The task:
Copy out everything from the line containing "How far from" down to the end of the records, requests included, and increase each distance value in the answers by 81.

Dataset content:

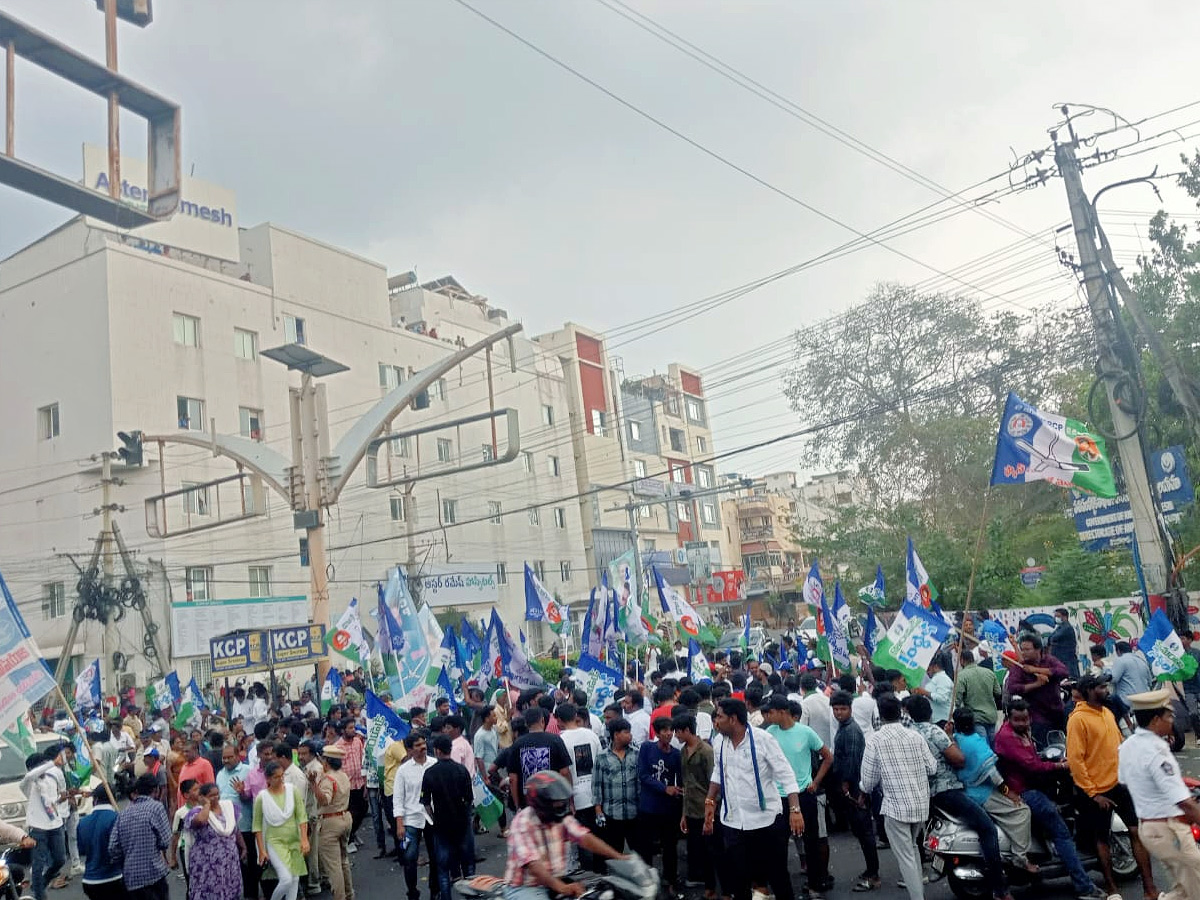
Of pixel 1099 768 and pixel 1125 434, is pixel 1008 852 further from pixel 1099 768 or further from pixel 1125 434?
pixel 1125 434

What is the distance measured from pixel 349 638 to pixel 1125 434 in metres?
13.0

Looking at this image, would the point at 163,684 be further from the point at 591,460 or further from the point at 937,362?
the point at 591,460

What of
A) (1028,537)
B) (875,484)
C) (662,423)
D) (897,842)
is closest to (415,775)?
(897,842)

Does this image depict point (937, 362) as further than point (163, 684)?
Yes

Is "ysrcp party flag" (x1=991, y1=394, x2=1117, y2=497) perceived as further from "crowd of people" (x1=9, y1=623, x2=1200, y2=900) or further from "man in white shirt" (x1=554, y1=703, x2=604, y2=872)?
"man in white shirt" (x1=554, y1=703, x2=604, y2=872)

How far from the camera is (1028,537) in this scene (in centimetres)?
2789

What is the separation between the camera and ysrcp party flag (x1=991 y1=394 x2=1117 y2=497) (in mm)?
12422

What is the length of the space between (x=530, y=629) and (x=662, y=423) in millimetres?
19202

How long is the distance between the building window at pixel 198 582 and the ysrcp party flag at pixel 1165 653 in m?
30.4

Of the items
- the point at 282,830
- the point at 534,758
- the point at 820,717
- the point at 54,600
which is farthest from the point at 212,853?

Written answer:
How far from the camera is (1028,537) in this scene (in centimetres)?
2870

What is the separation between the camera and ysrcp party flag (x1=991 y1=394 x2=1117 y2=497) (in mm)?
12503

What is the length of the space between (x=530, y=629) and (x=662, y=423) in millimetres?
19283

How long is the distance between the building window at pixel 198 582 and the ysrcp party flag at pixel 1165 653 in m?
111.4

Of the items
- the point at 282,830
- the point at 534,758
- the point at 820,717
- the point at 54,600
which is farthest from the point at 212,853?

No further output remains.